And it is; $g_{00}$ corresponds to $\Phi$ (with the correction I gave above), and the Einstein tensor corresponds to $\nabla^2 \Phi$.

In classical theory the dynamical variable is the field potential for which its second derivative is not vanishing at $r$ from the source
Yes, it does. The equation you wrote down is $\nabla^2 \Phi = 4 \pi \rho$. But outside the source, $\rho = 0$, so $\nabla^2 \Phi$ is also zero.

Yes, it does. The equation you wrote down is $\nabla^2 \Phi = 4 \pi \rho$. But outside the source, $\rho = 0$, so $\nabla^2 \Phi$ is also zero.
Just a bit of calculus, the equation of classical potential at a distance $r$ from the source is given by,
$$\Phi=\frac{-1}{r}$$
Taking the second derivatives with the respect of $r$ will give $\frac{-2}{r^3}$, why should it be zero?

PeterDonis
Mentor
2019 Award
Taking the second derivatives with the respect of $r$ will give $\frac{-2}{r^3}$, why should it be zero?
I'll respond to this with another question: how can $\nabla^2 \Phi$ be nonzero when $\rho$ is zero, which it is everywhere outside the source? Doesn't that violate Poisson's equation?
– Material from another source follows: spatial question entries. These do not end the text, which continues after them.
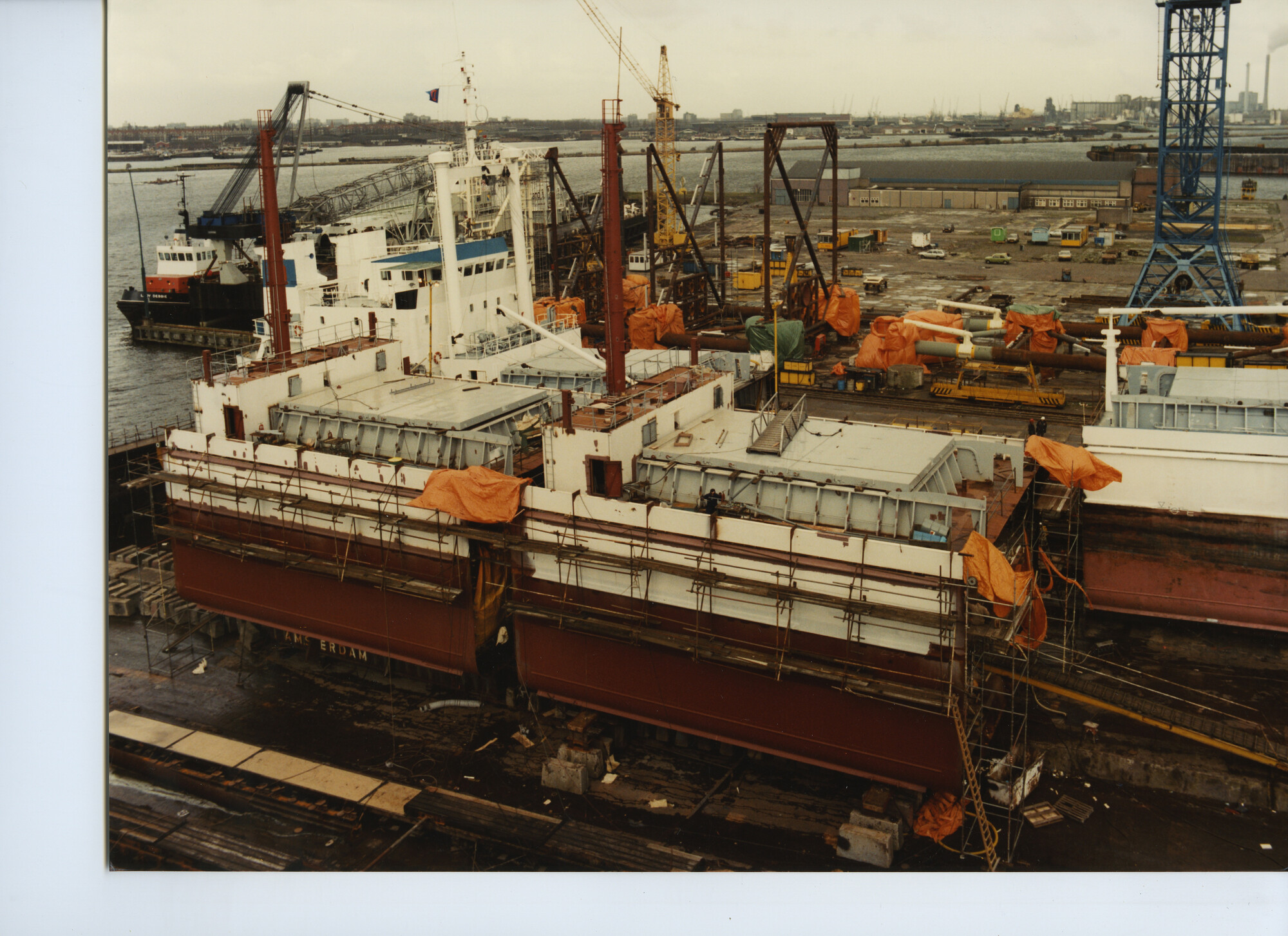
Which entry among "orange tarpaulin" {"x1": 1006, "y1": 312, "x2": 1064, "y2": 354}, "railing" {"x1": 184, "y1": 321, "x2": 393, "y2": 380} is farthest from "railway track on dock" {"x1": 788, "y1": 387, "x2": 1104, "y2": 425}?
"railing" {"x1": 184, "y1": 321, "x2": 393, "y2": 380}

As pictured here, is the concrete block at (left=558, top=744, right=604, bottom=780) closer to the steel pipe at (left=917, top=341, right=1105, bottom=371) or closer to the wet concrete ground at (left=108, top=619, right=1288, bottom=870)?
the wet concrete ground at (left=108, top=619, right=1288, bottom=870)

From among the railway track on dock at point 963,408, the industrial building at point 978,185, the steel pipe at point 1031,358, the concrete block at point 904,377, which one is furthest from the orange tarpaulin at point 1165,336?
the industrial building at point 978,185

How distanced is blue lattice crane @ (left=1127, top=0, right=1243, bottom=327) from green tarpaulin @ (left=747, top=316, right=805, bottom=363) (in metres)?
10.3

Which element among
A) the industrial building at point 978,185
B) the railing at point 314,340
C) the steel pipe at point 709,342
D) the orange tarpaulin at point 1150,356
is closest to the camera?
the railing at point 314,340

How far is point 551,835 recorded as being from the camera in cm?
1299

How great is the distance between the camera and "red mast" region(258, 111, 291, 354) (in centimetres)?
1892

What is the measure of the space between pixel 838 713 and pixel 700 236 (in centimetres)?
6194

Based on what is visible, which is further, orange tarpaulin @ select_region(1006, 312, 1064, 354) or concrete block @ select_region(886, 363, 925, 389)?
concrete block @ select_region(886, 363, 925, 389)

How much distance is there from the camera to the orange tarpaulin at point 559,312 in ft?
90.5

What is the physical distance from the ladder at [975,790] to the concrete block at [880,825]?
3.09ft

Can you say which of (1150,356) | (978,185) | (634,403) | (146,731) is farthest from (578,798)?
(978,185)

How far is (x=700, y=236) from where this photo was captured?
7219cm

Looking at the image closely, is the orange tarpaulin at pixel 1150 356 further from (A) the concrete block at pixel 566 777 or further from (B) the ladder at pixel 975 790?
(A) the concrete block at pixel 566 777

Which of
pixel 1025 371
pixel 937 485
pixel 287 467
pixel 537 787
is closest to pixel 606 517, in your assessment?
pixel 537 787
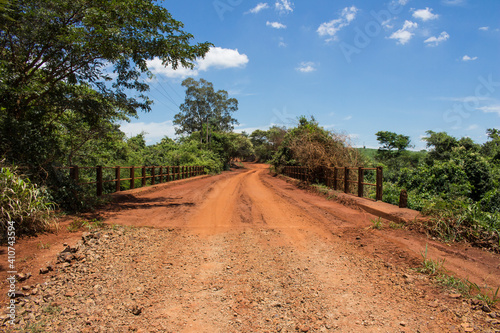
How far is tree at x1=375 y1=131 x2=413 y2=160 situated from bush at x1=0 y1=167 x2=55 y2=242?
35006 mm

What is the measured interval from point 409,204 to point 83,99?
1063 cm

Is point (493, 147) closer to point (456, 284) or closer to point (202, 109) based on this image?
point (456, 284)

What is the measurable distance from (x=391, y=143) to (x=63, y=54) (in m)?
34.8

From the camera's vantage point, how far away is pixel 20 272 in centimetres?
345

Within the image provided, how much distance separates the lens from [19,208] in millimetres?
4566

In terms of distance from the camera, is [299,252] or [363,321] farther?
[299,252]

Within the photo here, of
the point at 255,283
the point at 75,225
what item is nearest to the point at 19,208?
the point at 75,225

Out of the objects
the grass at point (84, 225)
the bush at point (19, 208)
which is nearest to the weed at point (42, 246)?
the bush at point (19, 208)

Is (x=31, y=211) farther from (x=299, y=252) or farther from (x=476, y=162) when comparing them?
(x=476, y=162)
(Hint: you might want to check the actual definition of the Laplacian operator $\nabla^2$ in spherical coordinates.)

I'll respond to this with another question: how can $\nabla^2 \Phi$ be nonzero when $\rho$ is zero, which it is everywhere outside the source? Doesn't that violate Poisson's equation?

(Hint: you might want to check the actual definition of the Laplacian operator $\nabla^2$ in spherical coordinates.)
This is cool, yes it should violate it unless $\nabla^2\Phi$ is zero which it is according to the defintion of Lapalacisn operator. Thank you.